◆ **EJERCICIO 1**
Según el texto sobre el dormir y el soñar, ¿de qué deriva la dificultad para dormir?
◆ **EJERCICIO 2**
Escribe una continuación del texto sobre el dormir y el soñar a partir de su última oración.

::: FRAGMENTO SELECCIONADO :::

Imprimir

Generalmente se piensa que hay una discontinuidad entre la vida despierta y el momento en que dormimos. Es cierto que pasar de un pasaje al otro, exige un salto cualitativo, una importante ruptura: la actividad del día nos debe disponer al descanso nocturno, y evidentemente no hacemos lo mismo dormidos que despiertos.

Pero nuestra vida psíquica no reposa, puesto que se desenvuelve en un continuo entre el día y la noche. El sueño es el escenario en el que se representa la actividad psíquica del durmiente. Por tanto soñar es una necesidad de la naturaleza humana.

Se puede decir que la dificultad para dormir, deriva de la dificultad para soñar.

Dormir supone abandonarse a una dimensión psíquica desconocida, imposible de controlar.

Cuando el durmiente se entrega a esa dimensión, permite que su deseo “hable” y se manifieste, y lo hace de manera disfrazada, debiéndose interpretar siempre en el marco de su terapia psicoanalítica.

El soñar es el guardián del dormir, porque soñando, entramos en esa dimensión onírica, morada del deseo. De esa forma dormir conduce a un despertar de otro orden donde reina el deseo.

::: MUESTRA DE DATOS :::

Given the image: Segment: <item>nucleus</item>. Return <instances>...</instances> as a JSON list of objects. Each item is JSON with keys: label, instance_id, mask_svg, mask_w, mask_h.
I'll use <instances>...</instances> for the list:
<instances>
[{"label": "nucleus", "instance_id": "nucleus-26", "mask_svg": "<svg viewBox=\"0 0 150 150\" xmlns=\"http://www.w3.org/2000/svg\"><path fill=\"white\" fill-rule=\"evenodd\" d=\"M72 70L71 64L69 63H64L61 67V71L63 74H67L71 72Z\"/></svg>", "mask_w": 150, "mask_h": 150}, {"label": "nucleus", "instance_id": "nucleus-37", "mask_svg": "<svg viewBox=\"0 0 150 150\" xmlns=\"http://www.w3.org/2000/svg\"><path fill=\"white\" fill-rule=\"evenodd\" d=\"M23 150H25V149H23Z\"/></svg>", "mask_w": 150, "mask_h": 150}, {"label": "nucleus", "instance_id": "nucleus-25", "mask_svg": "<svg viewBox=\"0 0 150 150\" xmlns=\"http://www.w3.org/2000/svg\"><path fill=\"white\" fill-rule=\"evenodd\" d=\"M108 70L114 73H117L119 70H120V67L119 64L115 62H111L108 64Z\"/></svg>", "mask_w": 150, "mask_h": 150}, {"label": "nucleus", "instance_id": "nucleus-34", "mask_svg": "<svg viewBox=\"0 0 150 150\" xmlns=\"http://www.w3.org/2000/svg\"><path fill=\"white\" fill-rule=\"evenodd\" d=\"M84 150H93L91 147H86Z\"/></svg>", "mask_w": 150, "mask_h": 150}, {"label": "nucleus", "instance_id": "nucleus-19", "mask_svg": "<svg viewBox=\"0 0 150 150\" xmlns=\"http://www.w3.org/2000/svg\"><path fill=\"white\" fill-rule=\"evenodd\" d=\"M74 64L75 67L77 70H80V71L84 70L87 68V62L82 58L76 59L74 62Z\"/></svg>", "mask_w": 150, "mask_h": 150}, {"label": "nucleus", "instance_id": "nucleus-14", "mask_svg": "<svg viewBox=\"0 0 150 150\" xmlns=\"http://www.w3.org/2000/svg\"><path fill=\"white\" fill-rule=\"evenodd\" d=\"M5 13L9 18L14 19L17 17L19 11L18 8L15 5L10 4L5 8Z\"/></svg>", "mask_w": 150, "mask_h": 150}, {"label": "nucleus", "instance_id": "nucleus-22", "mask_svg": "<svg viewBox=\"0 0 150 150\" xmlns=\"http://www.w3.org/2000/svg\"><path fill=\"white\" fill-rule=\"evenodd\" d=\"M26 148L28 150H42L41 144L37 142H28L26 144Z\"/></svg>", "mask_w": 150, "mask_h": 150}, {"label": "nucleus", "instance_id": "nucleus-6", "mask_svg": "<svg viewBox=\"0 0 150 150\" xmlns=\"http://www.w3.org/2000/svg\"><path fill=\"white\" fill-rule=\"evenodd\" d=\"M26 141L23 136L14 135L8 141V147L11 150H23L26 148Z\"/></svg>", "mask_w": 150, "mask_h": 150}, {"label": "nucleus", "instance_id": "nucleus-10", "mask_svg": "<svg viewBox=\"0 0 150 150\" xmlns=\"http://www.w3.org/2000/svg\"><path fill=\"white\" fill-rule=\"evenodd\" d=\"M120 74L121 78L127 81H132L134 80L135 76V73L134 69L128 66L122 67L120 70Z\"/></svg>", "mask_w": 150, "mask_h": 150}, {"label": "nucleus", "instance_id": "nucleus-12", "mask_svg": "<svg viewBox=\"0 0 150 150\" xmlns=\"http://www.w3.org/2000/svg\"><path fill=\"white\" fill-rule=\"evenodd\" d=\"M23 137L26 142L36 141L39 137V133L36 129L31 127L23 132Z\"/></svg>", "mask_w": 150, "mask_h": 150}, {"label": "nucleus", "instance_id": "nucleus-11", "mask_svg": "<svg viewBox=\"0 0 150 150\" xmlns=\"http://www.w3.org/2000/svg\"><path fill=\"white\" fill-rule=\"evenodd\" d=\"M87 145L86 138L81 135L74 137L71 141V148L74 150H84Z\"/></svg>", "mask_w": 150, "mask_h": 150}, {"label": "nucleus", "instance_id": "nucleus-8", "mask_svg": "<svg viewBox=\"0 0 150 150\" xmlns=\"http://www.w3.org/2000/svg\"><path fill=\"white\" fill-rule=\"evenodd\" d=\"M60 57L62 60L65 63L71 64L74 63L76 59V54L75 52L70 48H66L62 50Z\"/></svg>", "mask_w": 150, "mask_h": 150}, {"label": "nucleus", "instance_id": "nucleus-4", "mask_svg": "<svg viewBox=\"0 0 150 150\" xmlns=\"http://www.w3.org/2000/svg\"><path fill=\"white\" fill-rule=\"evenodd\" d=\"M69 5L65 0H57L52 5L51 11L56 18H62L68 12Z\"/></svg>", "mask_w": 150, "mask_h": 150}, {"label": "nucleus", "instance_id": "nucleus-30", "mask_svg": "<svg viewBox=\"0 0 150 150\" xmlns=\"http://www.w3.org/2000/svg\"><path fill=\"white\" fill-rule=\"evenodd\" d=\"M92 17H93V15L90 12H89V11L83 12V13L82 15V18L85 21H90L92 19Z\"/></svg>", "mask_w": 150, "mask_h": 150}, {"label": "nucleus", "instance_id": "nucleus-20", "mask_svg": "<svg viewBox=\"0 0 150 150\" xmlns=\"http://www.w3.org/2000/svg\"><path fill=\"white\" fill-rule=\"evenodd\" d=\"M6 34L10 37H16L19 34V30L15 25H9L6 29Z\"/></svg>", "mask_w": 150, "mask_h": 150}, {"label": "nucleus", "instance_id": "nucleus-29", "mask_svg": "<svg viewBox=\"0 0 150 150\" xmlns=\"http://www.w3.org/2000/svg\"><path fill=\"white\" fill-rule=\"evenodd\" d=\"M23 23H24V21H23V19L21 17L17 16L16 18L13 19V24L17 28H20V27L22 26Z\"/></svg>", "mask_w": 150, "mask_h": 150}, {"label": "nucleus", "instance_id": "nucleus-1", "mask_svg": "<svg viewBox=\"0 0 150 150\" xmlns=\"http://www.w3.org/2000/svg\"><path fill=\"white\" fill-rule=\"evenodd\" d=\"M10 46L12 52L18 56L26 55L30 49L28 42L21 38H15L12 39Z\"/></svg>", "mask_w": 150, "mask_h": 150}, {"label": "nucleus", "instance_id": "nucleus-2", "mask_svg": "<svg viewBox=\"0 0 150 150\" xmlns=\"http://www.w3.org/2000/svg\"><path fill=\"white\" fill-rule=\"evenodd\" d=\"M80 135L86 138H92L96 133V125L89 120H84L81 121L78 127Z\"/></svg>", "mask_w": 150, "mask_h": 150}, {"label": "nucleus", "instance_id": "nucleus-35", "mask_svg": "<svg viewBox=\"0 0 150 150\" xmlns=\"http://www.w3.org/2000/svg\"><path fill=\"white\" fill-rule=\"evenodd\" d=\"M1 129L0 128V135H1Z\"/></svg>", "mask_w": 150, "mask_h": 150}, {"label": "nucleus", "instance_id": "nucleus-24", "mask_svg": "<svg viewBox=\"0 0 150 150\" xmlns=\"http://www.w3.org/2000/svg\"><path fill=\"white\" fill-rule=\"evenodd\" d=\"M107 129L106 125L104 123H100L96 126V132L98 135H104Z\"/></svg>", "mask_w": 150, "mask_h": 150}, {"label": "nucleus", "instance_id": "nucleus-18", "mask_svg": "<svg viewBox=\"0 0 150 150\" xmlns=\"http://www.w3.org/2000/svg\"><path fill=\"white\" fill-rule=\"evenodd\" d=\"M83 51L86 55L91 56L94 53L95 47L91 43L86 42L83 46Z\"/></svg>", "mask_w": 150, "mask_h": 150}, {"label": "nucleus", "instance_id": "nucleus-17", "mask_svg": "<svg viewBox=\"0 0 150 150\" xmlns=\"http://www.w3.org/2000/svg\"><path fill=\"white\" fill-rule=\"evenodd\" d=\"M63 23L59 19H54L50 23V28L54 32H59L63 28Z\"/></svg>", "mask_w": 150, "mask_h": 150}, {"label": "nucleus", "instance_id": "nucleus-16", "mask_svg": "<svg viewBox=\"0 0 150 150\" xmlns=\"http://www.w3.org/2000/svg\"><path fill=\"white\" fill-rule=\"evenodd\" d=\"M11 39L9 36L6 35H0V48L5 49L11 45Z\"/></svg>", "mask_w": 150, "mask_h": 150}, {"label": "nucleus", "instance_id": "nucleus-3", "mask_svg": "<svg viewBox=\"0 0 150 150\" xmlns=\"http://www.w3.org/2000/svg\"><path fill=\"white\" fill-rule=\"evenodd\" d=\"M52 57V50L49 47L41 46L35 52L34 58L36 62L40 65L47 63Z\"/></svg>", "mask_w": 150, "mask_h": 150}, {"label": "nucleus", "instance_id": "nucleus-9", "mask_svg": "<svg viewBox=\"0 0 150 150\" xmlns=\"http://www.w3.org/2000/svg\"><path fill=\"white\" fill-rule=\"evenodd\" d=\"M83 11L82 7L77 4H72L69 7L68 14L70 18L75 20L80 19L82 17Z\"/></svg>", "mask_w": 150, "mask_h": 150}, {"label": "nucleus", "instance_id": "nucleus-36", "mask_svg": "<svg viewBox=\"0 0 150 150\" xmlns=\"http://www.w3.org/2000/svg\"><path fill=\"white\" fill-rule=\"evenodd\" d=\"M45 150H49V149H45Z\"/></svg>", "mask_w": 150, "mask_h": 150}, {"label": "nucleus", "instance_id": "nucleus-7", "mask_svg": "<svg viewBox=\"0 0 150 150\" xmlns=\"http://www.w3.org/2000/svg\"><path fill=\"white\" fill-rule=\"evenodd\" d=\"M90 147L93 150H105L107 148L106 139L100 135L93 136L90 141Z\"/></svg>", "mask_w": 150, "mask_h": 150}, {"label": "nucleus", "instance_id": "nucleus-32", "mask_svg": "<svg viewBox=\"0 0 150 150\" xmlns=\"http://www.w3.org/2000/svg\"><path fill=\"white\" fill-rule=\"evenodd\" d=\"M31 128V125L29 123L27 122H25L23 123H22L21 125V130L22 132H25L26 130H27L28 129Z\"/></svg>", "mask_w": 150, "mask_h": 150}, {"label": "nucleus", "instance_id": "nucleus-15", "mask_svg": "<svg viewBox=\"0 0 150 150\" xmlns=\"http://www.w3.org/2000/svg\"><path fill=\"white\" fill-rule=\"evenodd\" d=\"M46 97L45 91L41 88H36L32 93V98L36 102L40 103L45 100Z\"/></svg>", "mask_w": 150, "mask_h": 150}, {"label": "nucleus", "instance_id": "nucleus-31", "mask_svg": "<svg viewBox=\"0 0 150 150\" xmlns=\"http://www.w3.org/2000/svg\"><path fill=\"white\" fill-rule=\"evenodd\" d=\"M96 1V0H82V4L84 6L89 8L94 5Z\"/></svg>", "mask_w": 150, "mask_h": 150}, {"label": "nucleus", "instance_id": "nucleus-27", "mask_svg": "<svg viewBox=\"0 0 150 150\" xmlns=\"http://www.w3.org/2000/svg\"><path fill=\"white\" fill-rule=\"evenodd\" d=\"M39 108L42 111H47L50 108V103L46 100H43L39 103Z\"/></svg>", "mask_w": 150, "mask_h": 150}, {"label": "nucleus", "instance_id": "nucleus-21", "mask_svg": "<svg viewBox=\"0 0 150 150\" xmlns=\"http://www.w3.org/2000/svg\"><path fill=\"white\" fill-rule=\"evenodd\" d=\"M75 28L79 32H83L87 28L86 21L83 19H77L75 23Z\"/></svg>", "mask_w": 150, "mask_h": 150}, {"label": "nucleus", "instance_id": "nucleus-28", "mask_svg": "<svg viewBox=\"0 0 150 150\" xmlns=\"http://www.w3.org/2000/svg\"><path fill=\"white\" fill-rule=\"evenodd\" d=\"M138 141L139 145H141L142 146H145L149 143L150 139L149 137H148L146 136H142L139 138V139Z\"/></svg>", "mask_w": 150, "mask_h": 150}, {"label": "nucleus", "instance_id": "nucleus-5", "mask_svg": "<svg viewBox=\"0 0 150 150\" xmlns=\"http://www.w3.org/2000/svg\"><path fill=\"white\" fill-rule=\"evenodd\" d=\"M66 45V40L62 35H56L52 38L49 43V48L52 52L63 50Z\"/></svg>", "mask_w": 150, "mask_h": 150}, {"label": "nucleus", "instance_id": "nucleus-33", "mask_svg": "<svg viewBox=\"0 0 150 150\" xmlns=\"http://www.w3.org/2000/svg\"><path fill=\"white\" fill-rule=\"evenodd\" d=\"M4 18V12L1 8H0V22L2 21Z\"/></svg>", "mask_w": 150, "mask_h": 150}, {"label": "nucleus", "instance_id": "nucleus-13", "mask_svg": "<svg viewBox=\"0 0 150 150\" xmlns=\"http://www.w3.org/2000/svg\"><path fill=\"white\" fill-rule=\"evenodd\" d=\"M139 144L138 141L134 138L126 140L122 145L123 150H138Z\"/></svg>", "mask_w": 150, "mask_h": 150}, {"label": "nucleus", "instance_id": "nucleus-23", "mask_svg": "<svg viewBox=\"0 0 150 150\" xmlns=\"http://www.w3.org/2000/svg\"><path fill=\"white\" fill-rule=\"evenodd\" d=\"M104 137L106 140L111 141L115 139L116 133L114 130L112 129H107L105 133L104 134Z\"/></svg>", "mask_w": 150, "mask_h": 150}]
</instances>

:::

◆ **RESULTADO 1**
De la dificultad para soñar.

◆ **RESULTADO 2**
Para poder entregarse a este proceso, debe interrumpirse la actividad vigil diurna, los pensamientos y cavilaciones. Interrumpir el ciclo de vigilia, para continuar en el ciclo del sueño, y así, volver de nuevo al de vigilia a la mañana siguiente, habiendo descansado.

El insomnio es una defensa contra esa entrega. Es una resistencia, un temor a desvanecerse, no querer entrar en el juego donde el durmiente aparecería como un extraño a su propio pensamiento (a su pensamiento consciente).

Así, se da la aparente paradoja de que el individuo que padece insomnio atenta contra su propio bienestar, y atenta desde un lugar desconocido para sí mismo. Es como si algo se le impusiese contra su voluntad, lo que le genera, entre otras cosas, sentimientos de impotencia.

Por todo esto, el insomne, al no querer entregarse al soñar, no puede dormirse.